I also take issue with the reference to apartheid given just how specific and heinous that is. Here in Canada apartheid was never used but the way Nazi Germany put stars on jewish people's clothing and on their storefronts, even as far as internment and concentration camps were common similar refrains. But setting that aside since someone else described the differences so well, I just think the article really misses the forest for the trees and criticizes the wrong thing. Which was the focus on transmission reduction as a direct result of vaccines rather than indirect one, as an alternative to lockdowns to reduce overall levels of severe illness/serious outcomes of any given infection impacting the health systems in any given country.
Well there's no way to automate a choice. There are many criteria. For instance
* The reputation of the authors of the studies and those doing systematic reviews
* The power and quality of the studies and their data
* One's own 'commonsense' — properly open to challenge and correction by the studies and so on.

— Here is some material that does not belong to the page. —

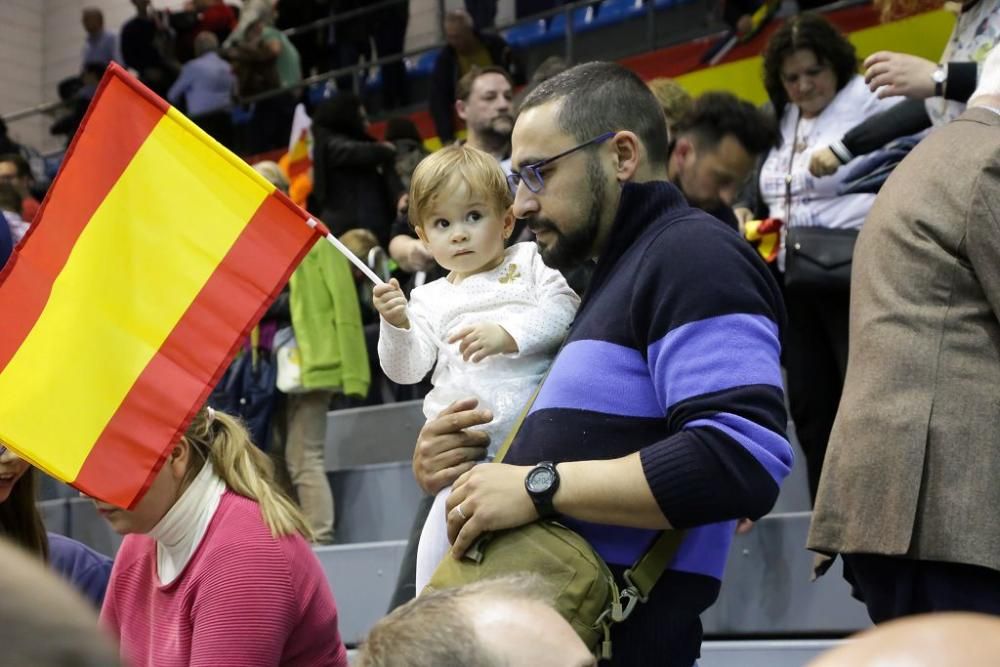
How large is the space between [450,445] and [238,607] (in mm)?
585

Based on that and my brief Googling and so on, it seems to me that most people who seem to be trying — who aren't just arguing a line — believe on the evidence that masks are effective.
But everything must considered in context. Even if my own reading should lean in the other direction, one then tries to compare costs and benefits. One might be against widespread mask mandates but focus them where if there is an effect it can be most useful at least cost (considered broadly to include people's inconvenience and so on). That's why I support mask mandates in the most obvious and targeted cases (I'd be happy with public transport) where it could do a lot of good, can't do any health related harm that I can think of. It's only cost is some temporary inconvenience for travellers.
More to the point, I'm afraid — unless someone can explain to me why this is wrong — it enables me to identify people who are not really trying to weigh things up and instead have joined one of the tribes on either side of the culture war that now rages around this. That's much more than a waste of our time. It's degrading public reason.